* [PASSAGE]
BEGIN

Ordinary Shares Placed by Desire Petroleum

FINN(COM) DAILY RECORD FOR 24 DECEMBER 2003

Compiled by J. Brock (FINN)

 

 

Desire Petroleum PLC

24 December 2003


Desire Petroleum Plc

('Desire Petroleum' or 'the Company')

Proposed Placing of 35,313,100 new ordinary shares of 1p each in Company

('Placing Shares') and Open Offer of up to 37,500,184 new ordinary shares of 1p

each in the Company ('Open Offer Shares') on the basis of 1 Open Offer Share for

every 3 existing ordinary shares of 1p each in the Company ('Existing Ordinary

Shares')

Introduction

Your Board indicated in the announcement of Desire Petroleum 's interim results

on 23 September 2003 that the Company intended to raise further funds and that

shareholders of the Company ('Shareholders') would be given the opportunity to

participate in any fundraising. Your Board is therefore pleased to announce that

the Company proposes to raise up to approximately £7.28 million (before

expenses) by way of a placing ('the Placing') of 35,313,100 Placing Shares at a

price of 10p per share ('the Issue Price') and an open offer of up to 37,500,184

Open Offer Shares at the Issue Price ('the Open Offer'). The Placing has been

fully underwritten by Seymour Pierce.

Qualifying Shareholders are invited to subscribe for Open Offer Shares under the

Open Offer on the basis of:

1 Open Offer Share for every 3 Existing Ordinary Shares

held at 22 December 2003 ('Record Date'). Qualifying Shareholders may apply for

their pro rata entitlement, less than their pro rata entitlement, or their pro

rata entitlement together with any further number of Open Offer Shares. The Open

Offer is conditional, inter alia, on the passing of resolutions to be proposed

at the Extraordinary General Meeting of the Company to be held on 21 January

2004, on the placing agreement entered into between the Company, the Directors

of the Company and Seymour Pierce Limited becoming unconditional and on

admission of the Placing Shares and Open Offer Shares (together, 'New Ordinary

Shares') to trading on the AIM market ('Admission').

The principal purpose of the Placing and Open Offer is to provide funds for the

Company to enable it to negotiate and to enter into a seismic survey agreement

with Fugro Geoteam A/S ('Fugro') to engage Fugro formally to carry out a 3D

seismic survey over certain areas within Tranches C and D (areas situated in the

North Falkland Basin of the Falkland Islands ('North Falkland Basin').

Background Information

Desire Petroleum (named after HMS Desire which discovered the Falkland Islands

in 1592) was incorporated in 1996 specifically to participate in the first round

of licences granted by the Falkland Islands Government to explore for

hydrocarbons. The Company currently has the following interests in exploration

licences:

a. the exclusive right to search for hydrocarbons from the seabed and subsoil

of certain blocks within Tranches C, D, I and L of the North Falkland Basin;

b. a 12.5 per cent.interest in a licence to search for hydrocarbons from the

seabed and subsoil of certain blocks within Tranche F of the North Falkland

Basin ('Tranche F Licence ').The remaining 87.5 per cent.interest in this

licence is held by Sodra Petroleum A.B. (a subsidiary of Talisman Energy

Inc.).The interests in the Tranche F Licence are the subject of a joint

operating agreement.

END

* [JOB 1] Decide whether each statement below agrees with the Desire Petroleum announcement, answering yes or no and quoting the words of the announcement that settle it. (a) The Placing has been fully underwritten by Seymour Pierce. (b) Qualifying Shareholders may subscribe for 1 Open Offer Share for every 2 Existing Ordinary Shares. (c) Desire Petroleum was incorporated in 1592.
* [JOB 2] Carry on the Desire Petroleum announcement from the point where it stops.

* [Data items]

BEGIN

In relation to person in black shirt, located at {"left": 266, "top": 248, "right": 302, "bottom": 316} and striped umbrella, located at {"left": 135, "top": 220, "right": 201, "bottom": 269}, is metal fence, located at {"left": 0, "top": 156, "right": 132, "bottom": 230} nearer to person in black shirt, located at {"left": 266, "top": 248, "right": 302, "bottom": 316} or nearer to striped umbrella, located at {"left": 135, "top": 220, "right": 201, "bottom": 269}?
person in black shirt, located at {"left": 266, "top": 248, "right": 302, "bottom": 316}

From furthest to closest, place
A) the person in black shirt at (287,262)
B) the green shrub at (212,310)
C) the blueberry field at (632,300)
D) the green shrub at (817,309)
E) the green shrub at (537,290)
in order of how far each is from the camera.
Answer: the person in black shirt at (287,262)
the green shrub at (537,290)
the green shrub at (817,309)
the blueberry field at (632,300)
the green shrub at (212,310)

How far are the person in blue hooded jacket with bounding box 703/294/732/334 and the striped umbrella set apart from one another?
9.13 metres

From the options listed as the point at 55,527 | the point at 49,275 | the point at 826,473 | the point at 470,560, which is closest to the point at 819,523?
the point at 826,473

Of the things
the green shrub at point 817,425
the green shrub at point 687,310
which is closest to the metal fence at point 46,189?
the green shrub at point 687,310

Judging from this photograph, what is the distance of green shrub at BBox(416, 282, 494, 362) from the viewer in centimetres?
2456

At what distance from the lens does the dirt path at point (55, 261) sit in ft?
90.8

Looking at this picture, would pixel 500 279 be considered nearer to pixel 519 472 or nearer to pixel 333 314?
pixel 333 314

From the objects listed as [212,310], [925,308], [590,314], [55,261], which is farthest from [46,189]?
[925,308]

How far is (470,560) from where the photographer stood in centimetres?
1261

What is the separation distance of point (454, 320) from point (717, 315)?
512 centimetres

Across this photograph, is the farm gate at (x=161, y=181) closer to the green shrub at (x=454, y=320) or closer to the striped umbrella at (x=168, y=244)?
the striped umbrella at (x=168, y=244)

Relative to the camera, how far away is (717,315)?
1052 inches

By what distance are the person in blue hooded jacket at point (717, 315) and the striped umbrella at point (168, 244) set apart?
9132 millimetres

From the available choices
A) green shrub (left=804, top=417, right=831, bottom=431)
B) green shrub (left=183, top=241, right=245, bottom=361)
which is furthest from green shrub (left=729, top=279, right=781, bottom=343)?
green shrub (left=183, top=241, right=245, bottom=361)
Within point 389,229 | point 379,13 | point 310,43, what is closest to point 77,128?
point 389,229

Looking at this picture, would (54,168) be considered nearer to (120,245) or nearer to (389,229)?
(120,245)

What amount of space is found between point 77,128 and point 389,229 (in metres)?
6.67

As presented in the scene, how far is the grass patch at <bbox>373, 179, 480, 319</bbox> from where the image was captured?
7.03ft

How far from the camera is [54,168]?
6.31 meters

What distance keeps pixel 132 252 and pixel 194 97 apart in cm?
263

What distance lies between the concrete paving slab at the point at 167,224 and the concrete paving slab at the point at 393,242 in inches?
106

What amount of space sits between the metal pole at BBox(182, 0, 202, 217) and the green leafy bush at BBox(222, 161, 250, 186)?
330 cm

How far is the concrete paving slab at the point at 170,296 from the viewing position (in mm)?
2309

END

* [WRITTEN ANSWER 1]
(a) Yes: "The Placing has been fully underwritten by Seymour Pierce."
(b) No: "1 Open Offer Share for every 3 Existing Ordinary Shares"
(c) No: "was incorporated in 1996"

* [WRITTEN ANSWER 2]
In 1998, the Company's then issued ordinary share capital was admitted to

trading on AIM, following a share placing which raised £15 million before

expenses.

Desire Petroleum participated in two of the six wells drilled in the North

Falkland Basin during 1998 - one in Tranche C and the other in Tranche F. With

the exception of the well in Tranche C, five of the wells encountered oil shows,

but none provided evidence of an economically significant oil prospect. However,

the presence of a very thick (approximately 1,150m), lacustrine source rock (now

known to be the second-richest yet found worldwide) was established. The

Directors believe this source rock has operated as an effective, basin-wide

seal, which the Board suspects prevented the migration of oil to the sandstone

reservoirs encountered above it. These sandstone reservoirs were the target of

the initial drilling campaign and the presence of the seal could explain why

these reservoirs are not charged with oil.

Only one well penetrated any depth below the source rock and, although it did

encounter hydrocarbons, because the well was drilled in the centre of the North

Falkland Basin, farthest from a potential sand source, only siltstone

reservoirs, of poor quality, were encountered. However, this result does suggest

that, if suitable reservoirs do exist below and/or adjacent to the source rock,

they are likely to be charged with oil.

It has been calculated that very large volumes of oil (up to 60 billion barrels)

may have been generated and expelled from the source rock. The Board 's view is

that because the seal is so effective, this oil should not have escaped and

recent studies have concentrated on identifying where reservoirs, into which the

oil could have migrated, might be located. The Directors believe that these

areas within Tranches C and D, in respect of which Desire Petroleum is the

exclusive licensee and which straddle the main oil-generating kitchen, are

best-placed for the presence of oil accumulations and recent work has been

directed at identifying potential reservoirs within them.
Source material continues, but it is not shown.